A midwife bustles about, saying that twins always bring luck, them being something of a Lannister family tradition. But a boy and girl at one is singular luck. "What will you have them named?" Genna asks, after she has (very properly) sent word to all who must be informed.

They have decided on names long ago for a girl and a boy - but hoping, all the while, for a more convenient boy. "Cersei for a girl," Joanna says. "For my mother, Cerelia. Jaime for a boy." A self-important midwife calls out that it is a fine, strong name, a king's name, for the little lord.

Genna stoops over the cradle, admiring them. "And they shall be the greatest knight and the loveliest queen that ever was," she says indulgently. She grins at her brother. "Tywin will settle for no less, Joanna. He has told me so himself." Tywin chuckles, richly amused.

Joanna's face is strained. "I fear that I am less ambitious for our children. All I want is that they should be happy and loved."

* * *

_"This is not... when Lord Tywin's father died he returned to Casterly Rock to find a... a woman of this sort... bedecked in his lady mother's jewels, wearing one of her gowns. He stripped them off her, and all else as well. For a fortnight she was paraded naked through the streets of Lannisport, to confess to every man she met that she was a thief and a harlot. That was how Lord Tywin Lannister dealt with whores."_

**- A Feast for Crows**

* * *

_Her grandfather had died when she was only a year old, but she knew the story. Lord Tytos had grown very fat, and his heart burst one day when he was climbing the steps to his mistress. Her father was off in King's Landing when it happened, serving as the Mad King's Hand. Lord Tywin was often away in King's Landing when she and Jaime were young. If he wept when they brought him word of his father's death, he did it where no one could see the tears._

**- A Feast for Crows**

* * *

_267 AL_

When she looks through her coffer, she finds only one serviceable mourning gown that will do for the morrow. It is an inky violet, so dark that in most lights it seems black. Velvet, with a subtle pattern of scales in silver woven through the weft, and trimmed with ermine. She directs the maid to set out the headdress that she must wear for respect tomorrow - a veil of semi-sheer silk, shot with threads of silver. And of course the jewels, the blood-colored garnets, that the Lady of the Rock must be seen to wear. She sends orders by the maid to be sent to the children's nurses.

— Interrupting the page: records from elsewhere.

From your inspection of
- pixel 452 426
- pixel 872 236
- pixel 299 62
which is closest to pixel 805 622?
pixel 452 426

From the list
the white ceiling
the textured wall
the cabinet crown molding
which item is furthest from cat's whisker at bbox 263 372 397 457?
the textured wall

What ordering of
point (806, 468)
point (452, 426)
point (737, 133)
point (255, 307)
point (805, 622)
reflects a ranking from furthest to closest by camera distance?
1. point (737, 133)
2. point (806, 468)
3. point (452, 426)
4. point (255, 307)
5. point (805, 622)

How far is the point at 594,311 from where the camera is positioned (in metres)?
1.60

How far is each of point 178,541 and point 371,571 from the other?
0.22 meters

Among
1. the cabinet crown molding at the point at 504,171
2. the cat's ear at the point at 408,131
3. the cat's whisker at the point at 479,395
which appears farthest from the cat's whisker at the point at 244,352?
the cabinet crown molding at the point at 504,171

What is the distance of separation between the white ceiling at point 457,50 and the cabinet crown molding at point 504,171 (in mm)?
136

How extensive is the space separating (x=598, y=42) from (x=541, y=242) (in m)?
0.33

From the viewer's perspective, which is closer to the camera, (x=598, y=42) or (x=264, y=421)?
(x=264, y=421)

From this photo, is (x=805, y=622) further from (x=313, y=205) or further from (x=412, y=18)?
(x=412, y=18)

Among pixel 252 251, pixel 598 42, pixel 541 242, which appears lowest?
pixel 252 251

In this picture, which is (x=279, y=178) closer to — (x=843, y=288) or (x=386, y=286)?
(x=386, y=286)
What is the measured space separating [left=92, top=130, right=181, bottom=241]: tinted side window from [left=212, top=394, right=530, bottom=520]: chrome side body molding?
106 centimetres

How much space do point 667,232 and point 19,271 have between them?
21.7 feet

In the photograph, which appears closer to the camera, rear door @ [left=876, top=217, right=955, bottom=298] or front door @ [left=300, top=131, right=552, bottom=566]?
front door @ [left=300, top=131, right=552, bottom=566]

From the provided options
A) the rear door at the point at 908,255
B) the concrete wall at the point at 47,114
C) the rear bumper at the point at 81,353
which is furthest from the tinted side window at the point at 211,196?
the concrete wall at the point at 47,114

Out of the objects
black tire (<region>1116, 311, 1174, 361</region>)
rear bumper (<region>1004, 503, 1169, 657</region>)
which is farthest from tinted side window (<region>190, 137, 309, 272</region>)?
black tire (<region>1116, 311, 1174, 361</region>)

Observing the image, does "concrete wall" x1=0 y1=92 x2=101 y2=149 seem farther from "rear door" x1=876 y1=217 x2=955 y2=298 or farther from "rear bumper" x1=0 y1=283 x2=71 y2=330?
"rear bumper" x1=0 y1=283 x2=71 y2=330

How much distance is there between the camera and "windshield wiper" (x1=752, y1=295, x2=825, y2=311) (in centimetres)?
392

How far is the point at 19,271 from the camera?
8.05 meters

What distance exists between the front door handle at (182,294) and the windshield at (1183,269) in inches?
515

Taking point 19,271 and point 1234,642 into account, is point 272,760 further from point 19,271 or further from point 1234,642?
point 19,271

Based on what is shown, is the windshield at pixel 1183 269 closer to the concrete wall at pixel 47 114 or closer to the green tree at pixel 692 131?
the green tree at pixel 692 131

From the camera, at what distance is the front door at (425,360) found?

When all is done and she re-enters their private chamber, to shift through her shoes, Tywin is still sitting where she has left him.

"Oh love," she sighs, kneeling before him. He is studying the chessboard before him, his fingers toying over one piece and then another. This is the first time in her life that she has seen him listless. This is not her husband, this is only the husk of the man. "You should not take it so much to heart. He was an old man and sickly but for all that, he died quickly and peacefully. It was a good end."

She presses his hand to her cheek. "Come to bed, my lord," she says, her voice warm and languorous. She emphasizes the title - he is Lord of Casterly Rock now, no more is he just Ser Tywin Lannister. "I have missed you so..." It has been nigh on four months since she has last seen her husband. After the funeral services they will move to occupy the lord's chamber and the lady's solar in the castle. It shall be their own castle at last.

He strokes her cheek absently. "What is to be done with the woman?" he asks suddenly.

"The wo-" Joanna asks and then realizes that he means the whore. She sits back on her heels and looks up at him. She has her own axe to grind.

"Do you remember," she says quietly, "how I was first sent to court? I was fifteen and Prince Jaehaerys had suggested that your lord father might send a maid of his household to wait on his daughter. Lord Tytos had all of us charity-cases lined up in the hall, all of us poor and proud and desperate. Orphaned cousins, portionless kinswomen, fatherless bastards. He had his mistress on his arm - that self-same chandler's girl - and she was wrapped in finer silks and grander jewels than any of us would ever dream to wear." She gives a sharp laugh. "We were Lannister girls, all of us! And we were made to look up to a whore."

"My mother's silks and jewels," Tywin says. There is a white-hot rage in his voice.

"Of course the others were the greatest fools that ever lived and never thought to school their features when she passed by, judging them. I was the clever one who knew enough to smile at her and be as sweet and insipid as a lovestruck girl. She took it to heart and suggested that I might be sent to King's Landing. It was a magnificent opportunity but do you know how it made me feel? Petty. Soiled and shamed. Angry. Humiliated. I vowed that I would pay her back in the same coin one day. A Lannister always pays her debts."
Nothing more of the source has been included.